According to September's Want

Resplendence on the way to October. Butterflies foraging with honey bees this late in the game. Markedly more than last year, acorns pelt the roof and rattle over the sides – sometimes in giant, angry handfuls.

On the elimination diet, I am thinking more and more about chocolate. And Kenyan AA coffee. And Manchego cheese. But red wine sort of fills the crevices so thirsty for decadence. As this season gives way to the next, blushes of color escalate unto a blazing end. Before the long shrouded sleep, bare branches will rake at a gruesome sky. And I will sip cardinal intoxication for the health of it – for the gun shot pain of it.

For now, light bends according to September's want. Spicy chili, pumpkin muffins, and turmeric tea. The holograph of happiness is one that I willingly allow these days. Everyone is putting out chrysanthemum welcome mats, and I am ordering lamps for all the plants I'm going to save this year. Maybe the greenhouse work will penetrate bones and keep a verdant percolator bubbling until spring.

Did you see the cloud-scuffed moon last week? Did you try to drink moonlight full into your eyes and gaping mouth? The stars were stacked like Grandpa's cigarette pack that he kept rolled up on his arm at all time. The white pine was so still – frozen in the absence of tree frogs and night-calling katydids.

Fingerprints in a used book. What do words mean outside of the moment? Letters imprinting like rabbit tracks in a first snowfall . . . remnants of a slight heat, recording a moment's direction before it is erased, flake by drifting flake.

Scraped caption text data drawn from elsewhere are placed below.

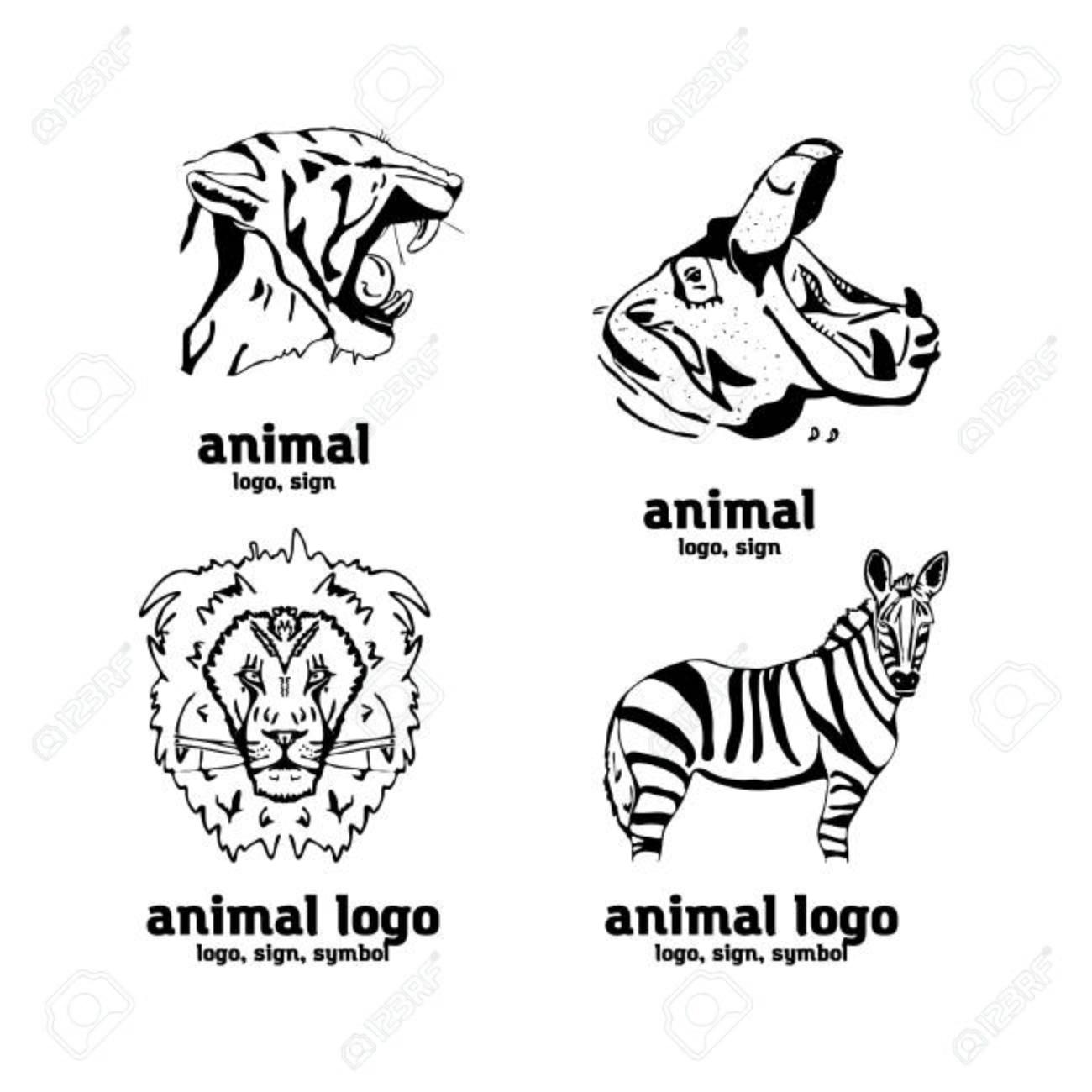 Hand drawn pencil graphics african animals logo sign symbol banque d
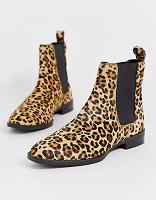 Новые ботинки Chelsea ASOS
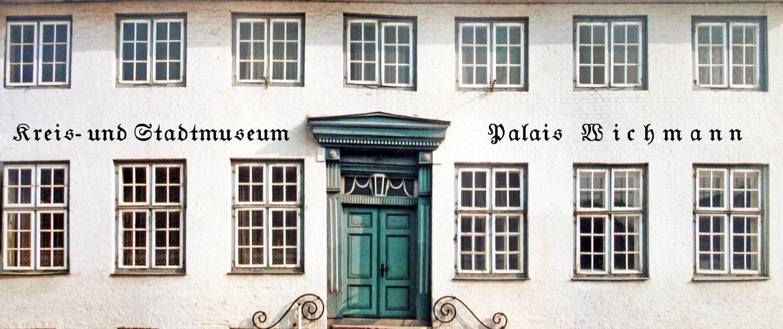 Förderverein Kreis- und Stadtmuseum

Yet the tingle of seeing those tiny prints, glittering in a later dawn, pointing the way, away.

At the head of temporary bridges it is easy to see how their planking sentences are bolted with intent. That which carries, over rivers and ravines. Over beauty and certain death. Over the distance of blessing and curse. The question is no longer: should or shouldn't I cross. Instead, only: why is it here?